-- Recorded data follows --

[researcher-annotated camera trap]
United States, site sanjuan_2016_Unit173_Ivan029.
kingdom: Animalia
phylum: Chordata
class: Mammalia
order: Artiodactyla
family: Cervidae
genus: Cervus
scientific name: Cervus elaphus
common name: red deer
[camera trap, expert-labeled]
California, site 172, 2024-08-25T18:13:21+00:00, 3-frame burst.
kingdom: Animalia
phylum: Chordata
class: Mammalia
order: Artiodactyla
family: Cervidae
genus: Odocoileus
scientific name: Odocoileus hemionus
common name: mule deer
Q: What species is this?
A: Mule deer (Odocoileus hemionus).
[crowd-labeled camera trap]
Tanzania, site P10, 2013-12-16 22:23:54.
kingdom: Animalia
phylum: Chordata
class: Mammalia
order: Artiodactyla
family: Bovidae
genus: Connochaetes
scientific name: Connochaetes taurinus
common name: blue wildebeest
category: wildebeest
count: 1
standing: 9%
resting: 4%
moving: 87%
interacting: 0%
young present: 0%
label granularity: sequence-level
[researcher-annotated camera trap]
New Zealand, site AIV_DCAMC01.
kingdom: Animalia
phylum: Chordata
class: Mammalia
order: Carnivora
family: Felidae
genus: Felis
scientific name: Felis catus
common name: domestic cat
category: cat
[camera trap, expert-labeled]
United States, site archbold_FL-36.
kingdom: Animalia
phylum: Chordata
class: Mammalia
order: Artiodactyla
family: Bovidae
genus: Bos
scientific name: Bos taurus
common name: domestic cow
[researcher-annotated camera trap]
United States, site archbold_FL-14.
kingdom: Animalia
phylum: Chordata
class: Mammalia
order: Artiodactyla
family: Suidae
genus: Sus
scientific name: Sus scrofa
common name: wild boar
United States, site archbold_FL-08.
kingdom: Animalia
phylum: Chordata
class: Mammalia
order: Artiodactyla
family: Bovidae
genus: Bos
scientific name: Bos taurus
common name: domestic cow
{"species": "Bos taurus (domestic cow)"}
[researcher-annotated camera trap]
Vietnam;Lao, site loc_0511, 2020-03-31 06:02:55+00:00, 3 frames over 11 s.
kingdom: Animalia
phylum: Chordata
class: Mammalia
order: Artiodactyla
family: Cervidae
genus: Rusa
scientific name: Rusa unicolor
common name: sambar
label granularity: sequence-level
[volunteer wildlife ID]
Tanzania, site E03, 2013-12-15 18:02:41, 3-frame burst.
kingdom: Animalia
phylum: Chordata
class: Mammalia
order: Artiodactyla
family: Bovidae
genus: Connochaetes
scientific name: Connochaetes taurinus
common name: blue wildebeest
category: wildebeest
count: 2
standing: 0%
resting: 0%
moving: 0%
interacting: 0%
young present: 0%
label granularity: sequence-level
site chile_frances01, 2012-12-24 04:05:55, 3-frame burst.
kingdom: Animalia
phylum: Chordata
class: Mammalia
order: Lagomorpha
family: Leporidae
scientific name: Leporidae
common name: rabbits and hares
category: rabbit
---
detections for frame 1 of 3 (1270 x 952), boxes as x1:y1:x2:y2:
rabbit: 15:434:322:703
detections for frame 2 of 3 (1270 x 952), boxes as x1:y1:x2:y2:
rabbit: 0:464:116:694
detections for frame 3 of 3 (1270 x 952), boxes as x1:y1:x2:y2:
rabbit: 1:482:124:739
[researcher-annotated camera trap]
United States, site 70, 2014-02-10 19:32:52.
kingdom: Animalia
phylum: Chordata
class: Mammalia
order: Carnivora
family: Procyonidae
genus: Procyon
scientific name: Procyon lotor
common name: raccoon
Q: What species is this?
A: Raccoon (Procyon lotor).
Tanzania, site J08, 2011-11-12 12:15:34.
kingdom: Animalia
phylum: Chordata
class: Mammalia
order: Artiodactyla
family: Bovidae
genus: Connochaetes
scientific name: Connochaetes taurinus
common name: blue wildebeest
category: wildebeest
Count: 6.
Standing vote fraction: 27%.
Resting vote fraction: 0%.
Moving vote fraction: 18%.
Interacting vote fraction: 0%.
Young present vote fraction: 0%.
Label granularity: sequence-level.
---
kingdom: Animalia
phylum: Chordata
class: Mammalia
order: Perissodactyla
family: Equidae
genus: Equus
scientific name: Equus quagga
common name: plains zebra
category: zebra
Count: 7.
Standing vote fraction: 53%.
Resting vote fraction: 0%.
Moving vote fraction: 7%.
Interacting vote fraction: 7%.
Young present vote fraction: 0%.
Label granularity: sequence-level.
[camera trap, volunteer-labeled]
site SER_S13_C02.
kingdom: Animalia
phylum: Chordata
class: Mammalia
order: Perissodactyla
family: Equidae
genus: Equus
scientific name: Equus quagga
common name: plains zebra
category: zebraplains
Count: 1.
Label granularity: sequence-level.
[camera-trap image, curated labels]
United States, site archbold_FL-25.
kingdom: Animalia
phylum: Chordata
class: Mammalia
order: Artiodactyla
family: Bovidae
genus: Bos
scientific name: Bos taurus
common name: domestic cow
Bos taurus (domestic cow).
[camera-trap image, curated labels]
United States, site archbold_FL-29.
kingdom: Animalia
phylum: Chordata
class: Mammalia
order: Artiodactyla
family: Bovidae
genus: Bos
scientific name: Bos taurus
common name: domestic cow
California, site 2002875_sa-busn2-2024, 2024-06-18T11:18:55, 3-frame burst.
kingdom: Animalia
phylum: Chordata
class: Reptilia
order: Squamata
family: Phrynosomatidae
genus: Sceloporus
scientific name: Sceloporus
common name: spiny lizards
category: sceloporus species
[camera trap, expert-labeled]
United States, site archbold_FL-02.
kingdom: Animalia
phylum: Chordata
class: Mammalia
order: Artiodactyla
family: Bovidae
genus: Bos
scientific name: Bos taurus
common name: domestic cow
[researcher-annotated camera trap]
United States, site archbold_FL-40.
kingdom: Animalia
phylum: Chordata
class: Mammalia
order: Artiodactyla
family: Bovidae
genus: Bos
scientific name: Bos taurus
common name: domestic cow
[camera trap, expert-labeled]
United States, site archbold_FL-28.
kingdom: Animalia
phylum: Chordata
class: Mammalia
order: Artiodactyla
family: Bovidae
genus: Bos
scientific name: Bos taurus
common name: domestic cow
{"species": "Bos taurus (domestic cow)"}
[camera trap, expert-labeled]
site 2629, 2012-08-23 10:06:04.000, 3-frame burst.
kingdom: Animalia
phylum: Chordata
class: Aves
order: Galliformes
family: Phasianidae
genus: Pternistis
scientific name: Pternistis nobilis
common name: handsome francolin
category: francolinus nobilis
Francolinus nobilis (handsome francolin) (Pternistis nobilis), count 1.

-- Recorded data concluded --

§ Problem to solve:
From the first line to the last, output the records word for word.

§ Task output:
[researcher-annotated camera trap]
United States, site sanjuan_2016_Unit173_Ivan029.
kingdom: Animalia
phylum: Chordata
class: Mammalia
order: Artiodactyla
family: Cervidae
genus: Cervus
scientific name: Cervus elaphus
common name: red deer
[camera trap, expert-labeled]
California, site 172, 2024-08-25T18:13:21+00:00, 3-frame burst.
kingdom: Animalia
phylum: Chordata
class: Mammalia
order: Artiodactyla
family: Cervidae
genus: Odocoileus
scientific name: Odocoileus hemionus
common name: mule deer
Q: What species is this?
A: Mule deer (Odocoileus hemionus).
[crowd-labeled camera trap]
Tanzania, site P10, 2013-12-16 22:23:54.
kingdom: Animalia
phylum: Chordata
class: Mammalia
order: Artiodactyla
family: Bovidae
genus: Connochaetes
scientific name: Connochaetes taurinus
common name: blue wildebeest
category: wildebeest
count: 1
standing: 9%
resting: 4%
moving: 87%
interacting: 0%
young present: 0%
label granularity: sequence-level
[researcher-annotated camera trap]
New Zealand, site AIV_DCAMC01.
kingdom: Animalia
phylum: Chordata
class: Mammalia
order: Carnivora
family: Felidae
genus: Felis
scientific name: Felis catus
common name: domestic cat
category: cat
[camera trap, expert-labeled]
United States, site archbold_FL-36.
kingdom: Animalia
phylum: Chordata
class: Mammalia
order: Artiodactyla
family: Bovidae
genus: Bos
scientific name: Bos taurus
common name: domestic cow
[researcher-annotated camera trap]
United States, site archbold_FL-14.
kingdom: Animalia
phylum: Chordata
class: Mammalia
order: Artiodactyla
family: Suidae
genus: Sus
scientific name: Sus scrofa
common name: wild boar
United States, site archbold_FL-08.
kingdom: Animalia
phylum: Chordata
class: Mammalia
order: Artiodactyla
family: Bovidae
genus: Bos
scientific name: Bos taurus
common name: domestic cow
{"species": "Bos taurus (domestic cow)"}
[researcher-annotated camera trap]
Vietnam;Lao, site loc_0511, 2020-03-31 06:02:55+00:00, 3 frames over 11 s.
kingdom: Animalia
phylum: Chordata
class: Mammalia
order: Artiodactyla
family: Cervidae
genus: Rusa
scientific name: Rusa unicolor
common name: sambar
label granularity: sequence-level
[volunteer wildlife ID]
Tanzania, site E03, 2013-12-15 18:02:41, 3-frame burst.
kingdom: Animalia
phylum: Chordata
class: Mammalia
order: Artiodactyla
family: Bovidae
genus: Connochaetes
scientific name: Connochaetes taurinus
common name: blue wildebeest
category: wildebeest
count: 2
standing: 0%
resting: 0%
moving: 0%
interacting: 0%
young present: 0%
label granularity: sequence-level
site chile_frances01, 2012-12-24 04:05:55, 3-frame burst.
kingdom: Animalia
phylum: Chordata
class: Mammalia
order: Lagomorpha
family: Leporidae
scientific name: Leporidae
common name: rabbits and hares
category: rabbit
---
detections for frame 1 of 3 (1270 x 952), boxes as x1:y1:x2:y2:
rabbit: 15:434:322:703
detections for frame 2 of 3 (1270 x 952), boxes as x1:y1:x2:y2:
rabbit: 0:464:116:694
detections for frame 3 of 3 (1270 x 952), boxes as x1:y1:x2:y2:
rabbit: 1:482:124:739
[researcher-annotated camera trap]
United States, site 70, 2014-02-10 19:32:52.
kingdom: Animalia
phylum: Chordata
class: Mammalia
order: Carnivora
family: Procyonidae
genus: Procyon
scientific name: Procyon lotor
common name: raccoon
Q: What species is this?
A: Raccoon (Procyon lotor).
Tanzania, site J08, 2011-11-12 12:15:34.
kingdom: Animalia
phylum: Chordata
class: Mammalia
order: Artiodactyla
family: Bovidae
genus: Connochaetes
scientific name: Connochaetes taurinus
common name: blue wildebeest
category: wildebeest
Count: 6.
Standing vote fraction: 27%.
Resting vote fraction: 0%.
Moving vote fraction: 18%.
Interacting vote fraction: 0%.
Young present vote fraction: 0%.
Label granularity: sequence-level.
---
kingdom: Animalia
phylum: Chordata
class: Mammalia
order: Perissodactyla
family: Equidae
genus: Equus
scientific name: Equus quagga
common name: plains zebra
category: zebra
Count: 7.
Standing vote fraction: 53%.
Resting vote fraction: 0%.
Moving vote fraction: 7%.
Interacting vote fraction: 7%.
Young present vote fraction: 0%.
Label granularity: sequence-level.
[camera trap, volunteer-labeled]
site SER_S13_C02.
kingdom: Animalia
phylum: Chordata
class: Mammalia
order: Perissodactyla
family: Equidae
genus: Equus
scientific name: Equus quagga
common name: plains zebra
category: zebraplains
Count: 1.
Label granularity: sequence-level.
[camera-trap image, curated labels]
United States, site archbold_FL-25.
kingdom: Animalia
phylum: Chordata
class: Mammalia
order: Artiodactyla
family: Bovidae
genus: Bos
scientific name: Bos taurus
common name: domestic cow
Bos taurus (domestic cow).
[camera-trap image, curated labels]
United States, site archbold_FL-29.
kingdom: Animalia
phylum: Chordata
class: Mammalia
order: Artiodactyla
family: Bovidae
genus: Bos
scientific name: Bos taurus
common name: domestic cow
California, site 2002875_sa-busn2-2024, 2024-06-18T11:18:55, 3-frame burst.
kingdom: Animalia
phylum: Chordata
class: Reptilia
order: Squamata
family: Phrynosomatidae
genus: Sceloporus
scientific name: Sceloporus
common name: spiny lizards
category: sceloporus species
[camera trap, expert-labeled]
United States, site archbold_FL-02.
kingdom: Animalia
phylum: Chordata
class: Mammalia
order: Artiodactyla
family: Bovidae
genus: Bos
scientific name: Bos taurus
common name: domestic cow
[researcher-annotated camera trap]
United States, site archbold_FL-40.
kingdom: Animalia
phylum: Chordata
class: Mammalia
order: Artiodactyla
family: Bovidae
genus: Bos
scientific name: Bos taurus
common name: domestic cow
[camera trap, expert-labeled]
United States, site archbold_FL-28.
kingdom: Animalia
phylum: Chordata
class: Mammalia
order: Artiodactyla
family: Bovidae
genus: Bos
scientific name: Bos taurus
common name: domestic cow
{"species": "Bos taurus (domestic cow)"}
[camera trap, expert-labeled]
site 2629, 2012-08-23 10:06:04.000, 3-frame burst.
kingdom: Animalia
phylum: Chordata
class: Aves
order: Galliformes
family: Phasianidae
genus: Pternistis
scientific name: Pternistis nobilis
common name: handsome francolin
category: francolinus nobilis
Francolinus nobilis (handsome francolin) (Pternistis nobilis), count 1.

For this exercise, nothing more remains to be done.